It’s an interesting place to realise that you have heaps of doors that you can open and walk through at any given moment…and yet you’re not sure that you want to. That the risk and opportunities missed by going through one door instead of the other is so intense for me right now that it’s consuming.
….but I have to remind myself that it’s exciting.
I sat drinking a coffee today with a book to try and ease my thoughts. “What about this job, what about this option, what about this turn in my life, what about this decision, why did I quit my job and go back to school, why can I make more money catering then working as a trained nurse?”
….swirled, they did.
I suppose it’s that place in your life when you have to step back and realise that if you put it into your heart it will all work out.
….but sometimes I don’t know what’s in my heart.
The boy thought it was a strange question. But he trusted in the old man, who said that, when you really want something, the universe conspires in your favor. ~The Alchemist
For the first time in my life, I may end up making a decision about my future around a relationship that is arguably new when you look at it on paper. However, it doesn’t feel like it’s new….it feels comfortable, reliable, and genuine.
….perhaps something that’s worth make huge life decisions around.
It’s weird to be raised with the mentality the individual freedom and career is the ‘beez neeze’ for women in the post-feminist world that we live in. Where freedom is calling card for the choices that women feel they are not only able to make…but are entitled to make.
….is making a decision around a man such a bad thing?

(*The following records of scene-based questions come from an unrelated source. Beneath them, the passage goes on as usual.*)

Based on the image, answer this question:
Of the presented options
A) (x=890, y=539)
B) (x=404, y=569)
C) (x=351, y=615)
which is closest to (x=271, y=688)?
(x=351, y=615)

At first I freaked. I can’t possibly make a decision about my life and career around a relationship. But then I stopped. What does my heart actually want? It wants to be able to find that balance where love, relationship, life and career strike some sort of balance. When it’s not only just about career or relationship or love…it’s a balance. When I walk out the door to a job that gives me satisfaction and through the door into arms which support me.
….perhaps the post-feminist movement is false
….perhaps it’s about asserting our independence whilst being dependent?
I’m not exactly sure what I think about it to be totally honest. But it’s made me think a lot more with my heart and less with my head. It’s now for me, really discovering what I truly want and not what I’ve been told to want.